Abkommen mit Indien: Meilenstein

Mit dem Freihandelsabkommen mit Indien ist Bundesrat Guy Parmelin und Staatssekretärin Helene Budliger Artieda ein Meilenstein gelungen, den weder die Europäische Union noch die Briten erreicht haben.

Letzte Woche wurde die Botschaft zum Freihandelsabkommen EFTA-Indien ans Parlament überwiesen. Die Zeit drängt. Je rascher das Parlament das Abkommen genehmigt desto eher haben Schweizer Unternehmen einen Konkurrenzvorteil im schnell wachsenden Markt Indiens.
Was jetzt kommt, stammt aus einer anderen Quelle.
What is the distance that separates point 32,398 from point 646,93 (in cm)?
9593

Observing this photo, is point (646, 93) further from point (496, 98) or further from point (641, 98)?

Indien: Hohes Wachstum erwartet

Die Verhandlungen unter der Leitung von Botschafter Schlagenhof waren sehr intensiv. Bis zum Schluss wurde über Zollabbau, Investitionen und Verbesserungen beim Schutz des Geistigen Eigentums gerungen.

Bei Indien wird in den kommenden Jahren ein Wirtschaftswachstum zwischen sechs bis neun Prozent erwartet. Diese hohen Wachstumszahlen haben drei strukturelle Gründe: Erstens ist Indien nicht nur das bevölkerungsreichste Land der Erde, sondern auch sehr jung. Die Hälfte seiner Bevölkerung ist unter dreissig Jahre alt. Zweitens wird Indien in den kommenden Jahren massiv in die eigenen Infrastrukturen investieren. Drittens will sich das Land im globalen Wettbewerb als attraktiver Industriestandort etablieren. Davon wird die Schweizer Exportwirtschaft profitieren können.

Gerade für die Schweizer Exporteure in den Industrien wie Maschinen, Textilien, Uhren, aber auch Medtech, Chemie und Pharma konnten mit dem Abkommen markante Zollreduktionen ausgehandelt werden. Die zum Teil hohen Zölle werden nun über die nächsten zehn Jahre schrittweise abgebaut. Mit dem FHA wird Indien die Zollansätze für 95.3% der Importe von Schweizer Industrieprodukten (ohne Gold) sofort oder mit Übergangsfristen aufheben bzw. teilliberalisieren. Zudem konnte der Schutz des Geistigen Eigentums, welcher ein zentrales Element für die innovationsbasierte Schweizer Exportwirtschaft darstellt, verbessert werden. In Zukunft sind weitere Verbesserungen anzustreben. Des Weiteren enthält das Abkommen ein umfassendes und rechtsverbindliches Kapitel zu Handel und nachhaltige Entwicklung. Es ist das erste Mal, dass Indien im Rahmen eines Freihandelsabkommens solche Verpflichtungen eingeht.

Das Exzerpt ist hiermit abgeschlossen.